Plus de deux ans, maintenant, après l’élargissement du conflit entre l’Ukraine et la Russie qui faisait rage depuis 2014, cette guerre continue d’avoir un effet transformateur non seulement sur le terrain, entre l’ancienne république soviétique et l’ex-superpuissance communiste, mais aussi sur le plan énergétique et économique, avec ce qui semble être un double discours des pays de l’Ouest.
Tout d’abord, l’état des lieux en Ukraine: malgré une cascade de sanctions politiques et économiques imposées par l’Occident – dont le Canada – et d’autres pays du monde, la Russie dispose toujours d’assises financières solides, notamment en raison de sa production de combustibles fossiles.
C’est du moins l’avis de Svitlana Romanko, fondatrice et présidente de Razom We Stand, une organisation ukrainienne s’intéressant aux questions de paix et du climat.
« Immédiatement après que la Russie nous a brutalement envahis, plusieurs dirigeants ayant évoqué des embargos ont aussi mentionné clairement qu’ils ne voulaient pas ébranler les marchés énergétiques mondiaux », a-t-elle déclaré lors d’une entrevue, plus tôt ce mois-ci.
Au dire de Mme Romanko, la Russie aurait ainsi engrangé « plus de 600 milliards de dollars en profits en lien avec le secteur pétrolier et gazier depuis le début de la guerre », en février 2022. Et toujours selon elle, les pays de l’Union européenne continuent d’importer du gaz naturel liquéfié russe, pour une valeur d’un milliard de dollars, chaque mois.
Pour étayer ses dires, la présidente de l’organisation dit s’appuyer sur les données de deux organisations sans but lucratif, Urgewald, en Allemagne, et Bond Peter Leefmiliu, en Belgique, qui soutiennent que ce gaz naturel liquéfié fait son chemin en Europe, et contourne donc les sanctions, via des pays comme les Pays-Bas et la Belgique, justement.
Toujours selon Urgewald, de 4 à 6 % du gaz naturel utilisé en Allemagne provient toujours de Russie, « ce qui permet à Moscou d’engranger des milliards permettant de s’acheter des armes, ce qui est complètement à l’opposé de ce que les leaders européens ont versé à l’Ukraine », avance Mme Romanko.
Des sanctions « inefficaces »
De fait, cette dernière juge sévèrement les sanctions occidentales imposées à la Russie: « Elles ne sont pas suffisantes, parce qu’elles ne ciblent pas assez efficacement le secteur pétrolier et gazier.

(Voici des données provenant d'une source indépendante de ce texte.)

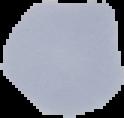

It is uninfected.

{
  "image_size": "124×118 pixels",
  "image_type": "segmented cell region with the area outside set to black",
  "preparation": "thin blood smear"
}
Assess the morphology of the erythrocytes.
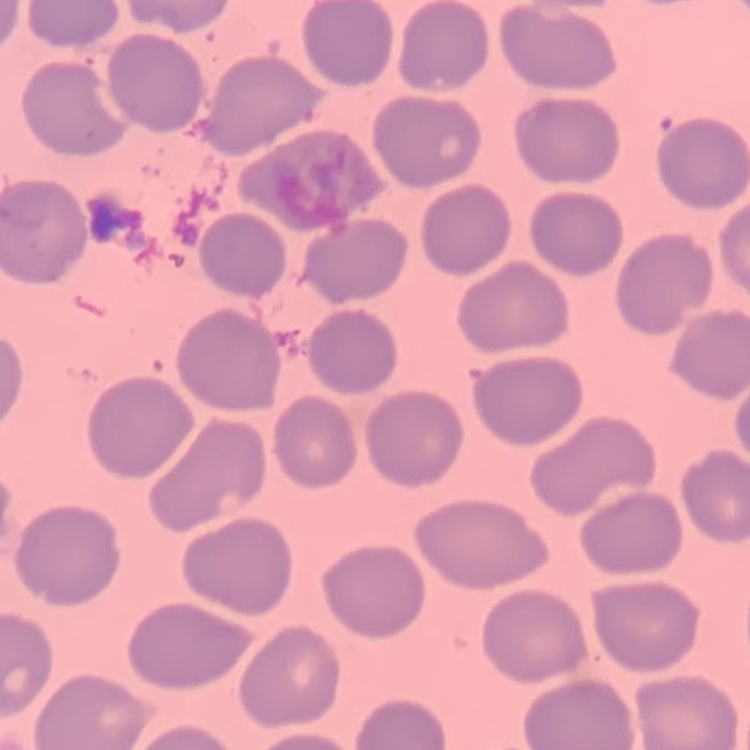
They show no rouleaux formation.

Summary:
  - Stain: Field's or Giemsa
  - Preparation: thin peripheral smear
  - Image type: one tile cut from a larger photomicrograph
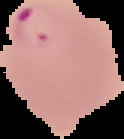 From a thin blood film. Result: Plasmodium parasites detected. Image is 124×139 pixels. Cell region segmented out of the field of view; the surrounding area is masked to black.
Identify the parasite.
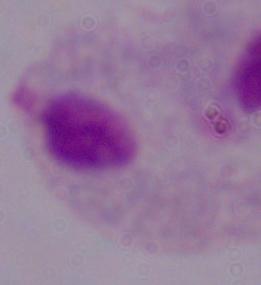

Ce qu’il faut, pour assécher les coffres de guerre en apparence sans fond de Vladimir Poutine, c’est d’imposer un embargo total sur les combustibles fossiles russes, particulièrement le gaz naturel liquéfié et le pétrole brut, y compris les produits pétroliers », martèle-t-elle.
« C’est un enjeu essentiel. »
De fait, soutient encore Mme Romanko, « l’Europe n’a pas besoin du gaz russe ».
« Depuis le début de l’invasion, en 2022, le paysage énergétique européen s’est complètement transformé », affirme-t-elle. De fait, après plusieurs mois de ce qui s’apparentait à une panique, les pays européens se dépêchant de remplir leurs réservoirs en prévision des temps froids, « le plan REPowerEU de la Commission européenne, lancé en mai 2022, a signalé une étape importante vers la diversification énergétique et les énergies renouvelables ».
En Ukraine, toutefois, la situation énergétique est plus difficile. « Cela s’explique par une série de facteurs, mentionne Mme Romanko: déclin économique, y compris la baisse historique de production du charbon, la destruction des infrastructures en raison de l’agression armée russe, et les vulnérabilités d’un système énergétique centralisé ».
Pire encore, indique-t-elle en entrevue, « les attaques russes ont endommagé 50 % de l’infrastructure énergétique ukrainienne », qui accusait déjà son âge.
Mme Romanko incite ainsi Kiev à « prioriser une transition rapide vers des alternatives énergétiques décentralisées et renouvelables. « Le potentiel de cette industrie se chiffre à environ 400 milliards de dollars. Ces développements viendraient régler le problème de la sécurité énergétique et de la résilience, en plus de créer de bons emplois et de la croissance économique, ainsi que de s’attaquer aux craintes en matière de changements climatiques », conclut-elle.